Render every line of the records below as a numbered list, omitting the blank lines.
---------- RECORDS FOR THIS EXERCISE
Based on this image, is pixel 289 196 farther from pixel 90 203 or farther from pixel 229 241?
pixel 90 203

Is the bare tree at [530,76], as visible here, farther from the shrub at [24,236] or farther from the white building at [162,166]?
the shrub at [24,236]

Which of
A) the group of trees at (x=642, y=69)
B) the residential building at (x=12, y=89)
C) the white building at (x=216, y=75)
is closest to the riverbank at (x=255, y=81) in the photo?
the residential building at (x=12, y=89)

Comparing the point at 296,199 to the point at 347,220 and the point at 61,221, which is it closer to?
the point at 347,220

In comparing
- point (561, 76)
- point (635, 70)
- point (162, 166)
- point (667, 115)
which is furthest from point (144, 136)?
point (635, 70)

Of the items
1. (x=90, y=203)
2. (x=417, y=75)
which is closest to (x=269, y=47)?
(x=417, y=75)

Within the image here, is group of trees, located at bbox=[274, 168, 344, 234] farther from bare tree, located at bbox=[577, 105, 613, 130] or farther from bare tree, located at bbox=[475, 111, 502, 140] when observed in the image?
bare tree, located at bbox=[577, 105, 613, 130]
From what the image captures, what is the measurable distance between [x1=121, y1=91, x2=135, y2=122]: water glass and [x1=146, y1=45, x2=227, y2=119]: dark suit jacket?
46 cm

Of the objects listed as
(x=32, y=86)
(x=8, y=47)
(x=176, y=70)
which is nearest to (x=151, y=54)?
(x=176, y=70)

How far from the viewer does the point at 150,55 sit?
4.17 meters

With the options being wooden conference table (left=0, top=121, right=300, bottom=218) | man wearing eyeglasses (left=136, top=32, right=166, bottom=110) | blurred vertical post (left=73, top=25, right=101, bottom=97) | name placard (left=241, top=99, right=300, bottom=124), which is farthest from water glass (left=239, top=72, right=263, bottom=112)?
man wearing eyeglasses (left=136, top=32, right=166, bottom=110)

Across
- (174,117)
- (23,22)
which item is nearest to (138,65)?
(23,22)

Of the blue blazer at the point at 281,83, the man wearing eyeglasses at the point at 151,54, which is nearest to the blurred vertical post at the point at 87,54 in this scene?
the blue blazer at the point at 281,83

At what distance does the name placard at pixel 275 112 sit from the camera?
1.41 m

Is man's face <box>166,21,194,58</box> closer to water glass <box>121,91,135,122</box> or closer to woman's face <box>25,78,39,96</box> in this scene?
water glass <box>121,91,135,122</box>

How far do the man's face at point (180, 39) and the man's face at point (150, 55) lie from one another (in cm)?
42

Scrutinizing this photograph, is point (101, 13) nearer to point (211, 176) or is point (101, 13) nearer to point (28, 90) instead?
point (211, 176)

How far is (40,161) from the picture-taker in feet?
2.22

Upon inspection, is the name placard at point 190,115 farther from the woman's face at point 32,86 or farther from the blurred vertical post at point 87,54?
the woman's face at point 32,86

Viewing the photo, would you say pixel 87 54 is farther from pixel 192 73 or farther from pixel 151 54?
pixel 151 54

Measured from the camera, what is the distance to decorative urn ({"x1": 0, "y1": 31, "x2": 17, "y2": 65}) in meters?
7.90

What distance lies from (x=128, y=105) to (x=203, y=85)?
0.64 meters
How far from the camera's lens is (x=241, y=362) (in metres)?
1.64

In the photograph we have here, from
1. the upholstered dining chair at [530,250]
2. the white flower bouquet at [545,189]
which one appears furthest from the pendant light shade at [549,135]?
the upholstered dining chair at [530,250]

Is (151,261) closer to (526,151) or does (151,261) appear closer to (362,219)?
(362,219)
--------------------
### RESULT OF THE TASK
1. Based on this image, is pixel 289 196 farther from pixel 90 203 or farther from pixel 229 241?
2. pixel 90 203
3. Is the bare tree at [530,76], as visible here, farther from the shrub at [24,236] or farther from the white building at [162,166]?
4. the shrub at [24,236]
5. Which of
6. A) the group of trees at (x=642, y=69)
7. B) the residential building at (x=12, y=89)
8. C) the white building at (x=216, y=75)
9. is closest to the riverbank at (x=255, y=81) in the photo?
10. the residential building at (x=12, y=89)
11. Comparing the point at 296,199 to the point at 347,220 and the point at 61,221, which is it closer to?
12. the point at 347,220
13. In comparing
14. - point (561, 76)
15. - point (635, 70)
16. - point (162, 166)
17. - point (667, 115)
18. which is furthest from point (144, 136)?
19. point (635, 70)
20. Of the items
21. 1. (x=90, y=203)
22. 2. (x=417, y=75)
23. which is closest to (x=269, y=47)?
24. (x=417, y=75)
25. Within the image here, is group of trees, located at bbox=[274, 168, 344, 234] farther from bare tree, located at bbox=[577, 105, 613, 130] or farther from bare tree, located at bbox=[475, 111, 502, 140] when observed in the image?
26. bare tree, located at bbox=[577, 105, 613, 130]
27. From what the image captures, what is the measurable distance between [x1=121, y1=91, x2=135, y2=122]: water glass and [x1=146, y1=45, x2=227, y2=119]: dark suit jacket?
28. 46 cm
29. Of the objects listed as
30. (x=32, y=86)
31. (x=8, y=47)
32. (x=176, y=70)
33. which is nearest to (x=151, y=54)?
34. (x=176, y=70)
35. How far from the viewer does the point at 150,55 sit?
36. 4.17 meters
37. With the options being wooden conference table (left=0, top=121, right=300, bottom=218) | man wearing eyeglasses (left=136, top=32, right=166, bottom=110) | blurred vertical post (left=73, top=25, right=101, bottom=97) | name placard (left=241, top=99, right=300, bottom=124), which is farthest from water glass (left=239, top=72, right=263, bottom=112)?
38. man wearing eyeglasses (left=136, top=32, right=166, bottom=110)
39. Across
40. - (174,117)
41. - (23,22)
42. which item is nearest to (138,65)?
43. (23,22)
44. Of the blue blazer at the point at 281,83, the man wearing eyeglasses at the point at 151,54, which is nearest to the blurred vertical post at the point at 87,54 in this scene?
45. the blue blazer at the point at 281,83
46. At what distance does the name placard at pixel 275 112 sit from the camera?
47. 1.41 m
48. Is man's face <box>166,21,194,58</box> closer to water glass <box>121,91,135,122</box> or closer to woman's face <box>25,78,39,96</box> in this scene?
49. water glass <box>121,91,135,122</box>
50. How far do the man's face at point (180, 39) and the man's face at point (150, 55) lie from one another (in cm)?
51. 42
52. Scrutinizing this photograph, is point (101, 13) nearer to point (211, 176) or is point (101, 13) nearer to point (28, 90) instead?
53. point (211, 176)
54. How far is (40,161) from the picture-taker in feet?
55. 2.22
56. Upon inspection, is the name placard at point 190,115 farther from the woman's face at point 32,86 or farther from the blurred vertical post at point 87,54?
57. the woman's face at point 32,86
58. Viewing the photo, would you say pixel 87 54 is farther from pixel 192 73 or farther from pixel 151 54?
59. pixel 151 54
60. Measured from the camera, what is the distance to decorative urn ({"x1": 0, "y1": 31, "x2": 17, "y2": 65}) in meters?
61. 7.90
62. What distance lies from (x=128, y=105) to (x=203, y=85)?
63. 0.64 meters
64. How far from the camera's lens is (x=241, y=362) (in metres)?
65. 1.64
66. In the photograph we have here, from
67. 1. the upholstered dining chair at [530,250]
68. 2. the white flower bouquet at [545,189]
69. which one appears furthest from the pendant light shade at [549,135]?
70. the upholstered dining chair at [530,250]
71. Is (151,261) closer to (526,151) or does (151,261) appear closer to (362,219)?
72. (362,219)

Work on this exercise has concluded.